The extensive project suggested an all encompassing, trifold-vault design. Inspired by the concept of the tent as a lightweight structure of the desert, the architect intended the design to form a link between centuries of traditional life in the vast desert of the Arabian peninsula and the expectations of modern urban society.
The experience of wide-span Structural techniques (Similar to those used by the architect in designing the Olympic Complex in Montreal) made it possible, to achieve the largest spanning tent structure ever made.
Covering 25,000 square meter, it supports six points around the perimeter, each bearing around 10,000 ton of vertical force. Three shells make up the roof, two triangular and one elliptical, with a total span of 265 meter. The structure is made of steel, concrete and glass. Photographs of the fair-faced concrete shell under construction reveal the powerful impact of the vaulted shell structure.
This is the tour de force of the design where dimensions and geometry play a major role. The architects had previously designed this type of concrete shell in Luxembourg, with a span of 100 meter. The Cub shell span was increased by 50 percent to 150 meter, to a structure that is now amongst the largest existing shells in the world.
The larger the extent of the Shell, the greater the problems faced with puckering. The more extended the shell is, the more elegant its qualities become. The dimensions employed here led to the shell becoming very heavy. The eggshell effect was the result of puckering occurring in different directions. The plan for the shell was based on a particular set of configurations that employed a method combining mathematical points with geometric divisions.
The edge vaults arching out of the central shell on either side are shells regulated by spheres: spherical shells. The configuration for these is simpler than the central shell, which was set up through a complex set of geometrical definitions. By forming a spherical segment with a central point cut into triangles, they create the shape of a shell.

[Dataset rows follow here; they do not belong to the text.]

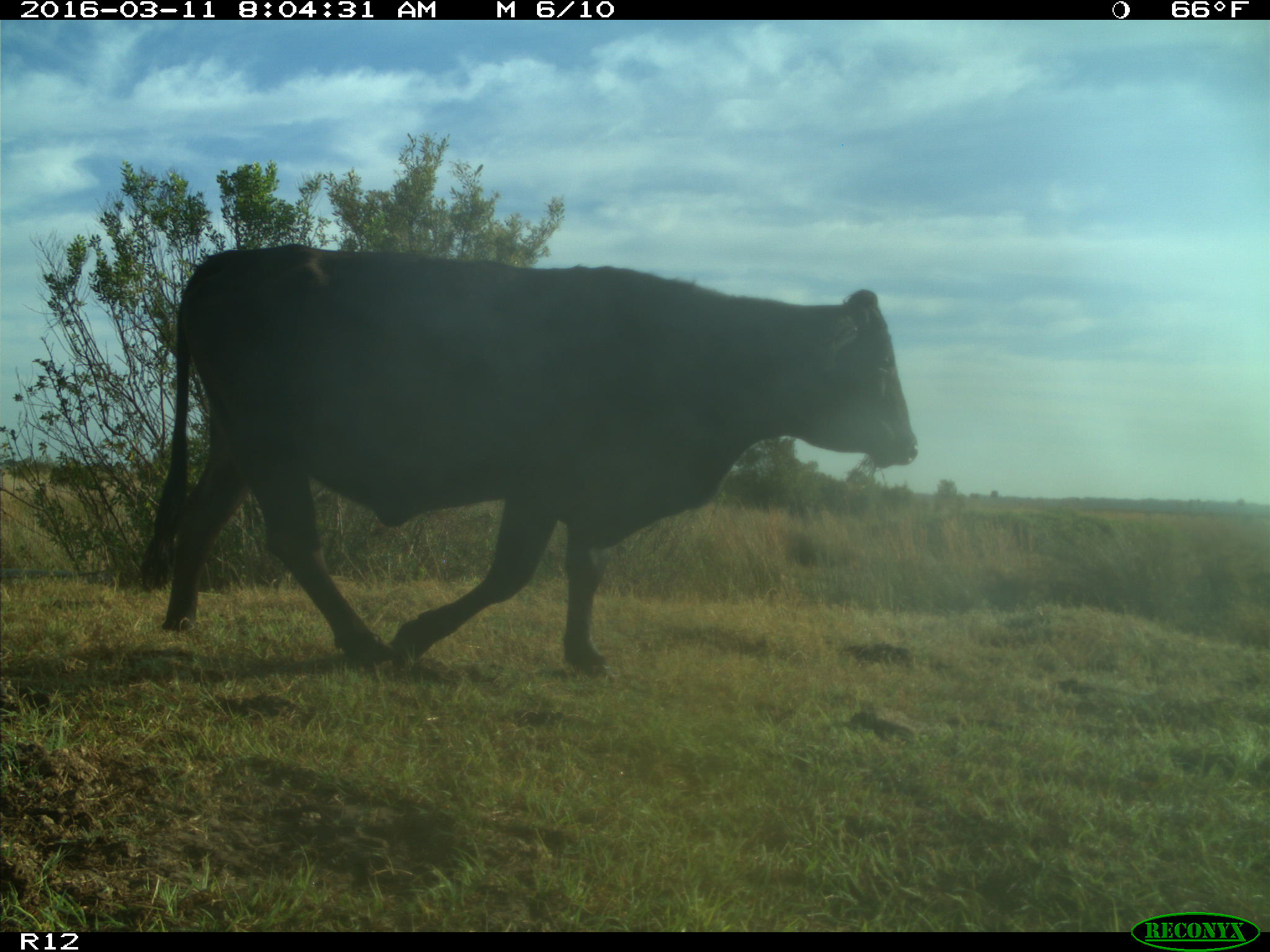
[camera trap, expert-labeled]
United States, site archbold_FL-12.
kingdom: Animalia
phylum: Chordata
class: Mammalia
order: Artiodactyla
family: Bovidae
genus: Bos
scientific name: Bos taurus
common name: domestic cow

The central vault is round in certain areas, designed by hand & extremely complex, incorporating a cantilever. The supports are positioned at successive intervals distributed between the center, & outer circumference. Cables support the cantilevers on either side.
As a result, the shell required holes to accommodate the cables, which support the suspension properties and capacity in every direction. The Stability, tension and complex geometry of the central shell could only be computer generated to calculate this large span. The diagram is based on a set of points that would take far too long to calculate manually and would then be subject to human error, during this laborious process where precision is imperative. Whereas the side vaults had one center each, the sphere of the central shell has several centers generated by circular arches on each side, with cantilevering coming in from either direction. The geometric configuration employed therefore generated section at every 2 or 3 meter in travel of the shell skin.